Document excerpt:
Content starts
Add or mutate residues using format:

OriginalAA ResidueNumber MutatedType
Example: S129SMP

Multiple -ptm entries allowed.

-cNTD, --charged-NTD

Add +1 charge to the N-terminal residue (via _N suffix).

-cCTD, --charged-CTD

Add −1 charge to the C-terminal residue (via _C suffix).

-r, --radius FLOAT

Maximum spatial extent allowed for generated conformations (nm). Prevents unrealistic expansion. Default: 2.0.

-n, --number INT

Number of conformations to generate. Useful for ensembles. Default: 1.

-e, --degree-extend FLOAT

Controls chain stiffness. Range: 0 1 - 0 → fully random - 1 → fully extended Default: 0.5.

-ff, --forcefield NAME

Select CGPS/HPS forcefield. Must correspond to a *.ff file.

-oc, --output-conformation FILE

Output PDB filename or prefix. If more than one structure is generated: prefix_1.pdb, prefix_2.pdb

-op, --output-topology FILE

Output topology file prefix (.itp auto-added).

-on, --output-name NAME

Topology molecule name (default: MOL).

PTMs (Post-Translational Modifications)

PTM strings are parsed via regex:

([A-Za-z]+)(\d+)([A-Za-z]+)

Given S129SMP:

  • original residue = S

  • target index = 129

  • mutated → SMP

Validation rules:

  • index must lie inside chain

  • original AA must match the sequence

  • mutated type must exist in the selected forcefield

  • terminal residues allowed except where forcefield forbids

Conformation Generation

Two modes available:

### 1. Using input all-atom PDB (--input-pdb)
Content ends
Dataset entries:
Content starts
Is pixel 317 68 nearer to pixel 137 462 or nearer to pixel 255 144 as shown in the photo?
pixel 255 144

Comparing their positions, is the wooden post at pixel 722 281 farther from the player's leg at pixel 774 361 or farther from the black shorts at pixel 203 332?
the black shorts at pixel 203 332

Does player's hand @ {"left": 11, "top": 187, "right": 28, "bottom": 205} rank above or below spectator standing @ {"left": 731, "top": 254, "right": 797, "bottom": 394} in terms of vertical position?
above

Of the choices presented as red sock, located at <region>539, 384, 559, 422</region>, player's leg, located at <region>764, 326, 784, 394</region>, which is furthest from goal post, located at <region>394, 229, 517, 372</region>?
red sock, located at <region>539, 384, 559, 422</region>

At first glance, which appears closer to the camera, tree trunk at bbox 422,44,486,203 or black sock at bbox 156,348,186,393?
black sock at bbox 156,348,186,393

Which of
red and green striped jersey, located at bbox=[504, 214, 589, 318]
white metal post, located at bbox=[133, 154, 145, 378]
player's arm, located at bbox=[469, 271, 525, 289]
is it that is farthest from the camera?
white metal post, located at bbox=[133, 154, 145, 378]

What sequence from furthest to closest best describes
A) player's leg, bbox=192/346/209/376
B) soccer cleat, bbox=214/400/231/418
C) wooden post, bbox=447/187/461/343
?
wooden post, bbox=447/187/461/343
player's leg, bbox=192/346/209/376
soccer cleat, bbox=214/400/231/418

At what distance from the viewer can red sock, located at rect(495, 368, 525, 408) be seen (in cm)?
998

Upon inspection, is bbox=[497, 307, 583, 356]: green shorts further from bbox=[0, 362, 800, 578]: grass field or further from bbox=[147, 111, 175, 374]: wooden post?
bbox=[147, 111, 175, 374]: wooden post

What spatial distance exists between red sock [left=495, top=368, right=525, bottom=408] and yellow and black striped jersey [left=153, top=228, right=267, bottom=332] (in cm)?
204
Content ends
Task requirements:
#1 Summarize the tool documentation in two sentences.
#2 Please write out the part of the tool documentation from "Controls chain stiffness." up to and including "prefix (.itp auto-added).".
The material comes from a separate source.

Answers:
#1 The tool documentation lists command-line options for charging the N- and C-terminal residues, limiting the spatial extent of conformations, setting how many conformations to generate and how stiff the chain is, selecting a CGPS/HPS forcefield, and naming the output PDB and topology files. PTM strings such as S129SMP are parsed by regex into the original residue, target index, and mutated type, and are checked against the chain, the sequence, and the selected forcefield.

#2
Controls chain stiffness. Range: 0 1 - 0 → fully random - 1 → fully extended Default: 0.5.

-ff, --forcefield NAME

Select CGPS/HPS forcefield. Must correspond to a *.ff file.

-oc, --output-conformation FILE

Output PDB filename or prefix. If more than one structure is generated: prefix_1.pdb, prefix_2.pdb

-op, --output-topology FILE

Output topology file prefix (.itp auto-added).